» TO DO
Rename "man's hand" to "person's hand" everywhere it occurs in the material below, and reproduce the rest of the material without changes.

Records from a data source
## START

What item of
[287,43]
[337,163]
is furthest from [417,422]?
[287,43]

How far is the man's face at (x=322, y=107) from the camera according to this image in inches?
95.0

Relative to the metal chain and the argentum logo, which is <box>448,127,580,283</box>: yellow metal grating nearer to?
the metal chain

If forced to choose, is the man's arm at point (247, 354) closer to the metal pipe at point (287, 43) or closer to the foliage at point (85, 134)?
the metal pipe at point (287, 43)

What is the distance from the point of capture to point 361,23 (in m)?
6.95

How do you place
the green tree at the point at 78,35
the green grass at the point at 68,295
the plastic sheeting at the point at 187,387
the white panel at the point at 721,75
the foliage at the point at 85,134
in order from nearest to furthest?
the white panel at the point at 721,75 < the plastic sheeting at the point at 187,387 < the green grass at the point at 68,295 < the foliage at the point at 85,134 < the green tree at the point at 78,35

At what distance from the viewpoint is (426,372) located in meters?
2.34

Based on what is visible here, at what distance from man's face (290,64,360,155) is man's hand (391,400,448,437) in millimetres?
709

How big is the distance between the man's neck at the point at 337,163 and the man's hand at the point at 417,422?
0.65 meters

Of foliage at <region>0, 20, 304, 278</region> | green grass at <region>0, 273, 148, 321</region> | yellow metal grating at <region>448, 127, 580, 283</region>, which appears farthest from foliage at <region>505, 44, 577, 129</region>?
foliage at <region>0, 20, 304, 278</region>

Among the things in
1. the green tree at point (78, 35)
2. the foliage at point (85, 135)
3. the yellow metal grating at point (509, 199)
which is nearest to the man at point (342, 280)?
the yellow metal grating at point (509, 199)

## END

» SOLUTION BELOW
What item of
[287,43]
[337,163]
is furthest from [417,422]?
[287,43]

How far is the man's face at (x=322, y=107) from the camera according to this image in inches?
95.0

Relative to the metal chain and the argentum logo, which is <box>448,127,580,283</box>: yellow metal grating nearer to?
the metal chain

If forced to choose, is the man's arm at point (247, 354) closer to the metal pipe at point (287, 43) or closer to the foliage at point (85, 134)?
the metal pipe at point (287, 43)

What is the distance from the point of capture to point 361,23 (in m)?
6.95

How do you place
the green tree at the point at 78,35
the green grass at the point at 68,295
the plastic sheeting at the point at 187,387
the white panel at the point at 721,75
the foliage at the point at 85,134
in order from nearest to furthest?
the white panel at the point at 721,75 < the plastic sheeting at the point at 187,387 < the green grass at the point at 68,295 < the foliage at the point at 85,134 < the green tree at the point at 78,35

At what distance from the viewpoint is (426,372) located in meters?
2.34

Based on what is visible here, at what distance from man's face (290,64,360,155) is person's hand (391,400,448,437) in millimetres?
709

How big is the distance between the man's neck at the point at 337,163 and the person's hand at the point at 417,422?
0.65 meters

Of foliage at <region>0, 20, 304, 278</region> | green grass at <region>0, 273, 148, 321</region> | yellow metal grating at <region>448, 127, 580, 283</region>, which appears farthest from foliage at <region>505, 44, 577, 129</region>?
foliage at <region>0, 20, 304, 278</region>

Among the things in
1. the green tree at point (78, 35)
2. the foliage at point (85, 135)
3. the yellow metal grating at point (509, 199)
which is nearest to the man at point (342, 280)?
the yellow metal grating at point (509, 199)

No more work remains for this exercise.